Hi Karl, thank you for the very good explanation. I have a question: if the explosion was due to the metal-water reaction, then it should be inside the reactor vessel, how the vessel can stay undemaged as the Japanese authority announced? Or the hydrogen gas was vent to somewhere in the plant? thank you.

Gene Dyer said...

Maybe it was not fuel inside the reactor. Maybe spent fuel in a storage area lost its cooling - which would explain why the explosion was in the outside building and not inside of the containment building.

Mark said...

The zirconium had to have a high temp to react to the water, thus it was inside. The spent fuel rod pool I assume was at atmospheric pressures and probably vented.

Zirconium, think magnesium. It's great for light weight airplanes, but yes, it burns and was also used as getters in vacuum tubes, flash photography, and underwater flares. It requires great heat to get to that stage of burning. Even iron reacts with water to form rust and releases hydrogen, but the hydrogen dissipates harmlessly.

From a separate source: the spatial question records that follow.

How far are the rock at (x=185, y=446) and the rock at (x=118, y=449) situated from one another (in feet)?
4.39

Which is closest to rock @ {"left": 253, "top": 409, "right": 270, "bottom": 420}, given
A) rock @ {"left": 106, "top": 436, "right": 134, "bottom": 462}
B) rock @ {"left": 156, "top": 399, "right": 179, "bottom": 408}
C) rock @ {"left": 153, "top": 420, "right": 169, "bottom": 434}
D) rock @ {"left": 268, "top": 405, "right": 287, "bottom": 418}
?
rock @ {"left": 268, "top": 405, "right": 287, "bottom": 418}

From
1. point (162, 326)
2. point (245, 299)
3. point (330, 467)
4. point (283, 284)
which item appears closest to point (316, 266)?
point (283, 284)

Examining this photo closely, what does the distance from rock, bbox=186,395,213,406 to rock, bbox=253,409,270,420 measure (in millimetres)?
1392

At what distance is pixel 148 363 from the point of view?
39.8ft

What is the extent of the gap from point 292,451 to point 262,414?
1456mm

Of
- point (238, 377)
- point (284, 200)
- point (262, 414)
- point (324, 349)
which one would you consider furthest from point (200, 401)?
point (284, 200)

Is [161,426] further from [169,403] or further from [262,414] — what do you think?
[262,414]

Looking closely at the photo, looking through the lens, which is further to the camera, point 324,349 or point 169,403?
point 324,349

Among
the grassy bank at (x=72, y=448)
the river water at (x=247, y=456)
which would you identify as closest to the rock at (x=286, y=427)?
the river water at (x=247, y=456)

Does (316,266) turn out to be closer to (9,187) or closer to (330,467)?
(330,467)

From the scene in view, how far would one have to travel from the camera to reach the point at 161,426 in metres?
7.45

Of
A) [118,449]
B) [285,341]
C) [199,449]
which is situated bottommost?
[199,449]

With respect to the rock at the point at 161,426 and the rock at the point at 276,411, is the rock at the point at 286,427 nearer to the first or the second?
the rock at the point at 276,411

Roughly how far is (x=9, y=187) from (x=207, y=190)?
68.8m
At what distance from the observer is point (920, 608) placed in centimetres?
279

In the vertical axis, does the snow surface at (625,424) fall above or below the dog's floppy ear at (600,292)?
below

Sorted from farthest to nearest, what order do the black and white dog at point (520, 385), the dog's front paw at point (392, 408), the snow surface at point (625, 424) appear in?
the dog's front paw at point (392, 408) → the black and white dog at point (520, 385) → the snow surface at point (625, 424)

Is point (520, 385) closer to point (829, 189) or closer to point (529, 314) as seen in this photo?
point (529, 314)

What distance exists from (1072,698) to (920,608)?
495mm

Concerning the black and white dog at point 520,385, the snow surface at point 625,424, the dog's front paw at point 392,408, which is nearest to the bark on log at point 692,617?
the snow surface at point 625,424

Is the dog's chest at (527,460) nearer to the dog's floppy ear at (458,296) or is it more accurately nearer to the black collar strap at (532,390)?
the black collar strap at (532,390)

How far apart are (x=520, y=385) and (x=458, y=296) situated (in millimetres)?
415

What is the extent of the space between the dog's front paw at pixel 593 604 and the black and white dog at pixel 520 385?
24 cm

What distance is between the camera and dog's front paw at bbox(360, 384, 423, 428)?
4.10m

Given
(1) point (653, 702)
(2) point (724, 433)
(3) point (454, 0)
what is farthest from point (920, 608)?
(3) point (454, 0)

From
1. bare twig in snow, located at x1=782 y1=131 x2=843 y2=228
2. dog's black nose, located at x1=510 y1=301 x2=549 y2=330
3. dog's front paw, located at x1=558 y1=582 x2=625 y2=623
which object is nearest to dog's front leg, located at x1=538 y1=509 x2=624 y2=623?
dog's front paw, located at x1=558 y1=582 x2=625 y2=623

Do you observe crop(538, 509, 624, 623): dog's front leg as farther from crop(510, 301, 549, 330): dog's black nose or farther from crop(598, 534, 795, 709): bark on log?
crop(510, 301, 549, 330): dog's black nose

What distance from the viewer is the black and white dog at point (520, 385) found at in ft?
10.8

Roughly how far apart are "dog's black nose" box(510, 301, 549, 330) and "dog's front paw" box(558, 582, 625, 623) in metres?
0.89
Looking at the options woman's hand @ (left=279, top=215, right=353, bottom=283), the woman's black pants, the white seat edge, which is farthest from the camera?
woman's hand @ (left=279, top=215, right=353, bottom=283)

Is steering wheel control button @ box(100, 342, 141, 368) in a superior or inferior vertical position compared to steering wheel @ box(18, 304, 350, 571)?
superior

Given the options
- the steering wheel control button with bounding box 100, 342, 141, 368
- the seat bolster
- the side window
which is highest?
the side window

Also, hydrogen causes an effect on metal piping called "hydrogen embrittlement" that causes ALL metals to become brittle and break. So let's say there is some rust or reaction to the water or steam and hydrogen is released. the remaining metal is then exposed to hydrogen. Hydrogen at elevated temperatures and pressures will form metal hydrides (MH or MH2). Metal hydrides are not especially strong and then cause weakness. Also, since hydrogen is a small molecule, it is able to permeate the metal, following imperfections in the metal, causing embrittlement along the metal's imperfection, making the imperfection worse. Catastrophic failure. Regular steam boilers blow up all the time and hydrogen embrittlement is partial cause.

Sara said...

Karl, I heard you on democracynow this morning. They still have not linked to the study you cited from the NRC. Could you post a link to it? Also to the document you quoted from 1985 that stated the likelihood of a meltdown at one of our reactors? Thanks!

rod said...

Many of the claims made in this article seem to have serious flaws and appear to show a lack of scientific knowledge. I would be more inclined to believe an article that had citations for the "facts" it purports.

rod said...

Let's talk about the volatility of zirconium. Many metals in powder form exhibit explosive characteristics. Aluminum is one example, but try lighting an aluminum rod. Even flour can explode under certain conditions, but, I have yet to encounter an exploding loaf of bread. Zirconium alloys are not the same as a flashbulb. Until Karl injects some scientific rigor into his arguments, I will consider him the journalistic equivilent of Chicken Little.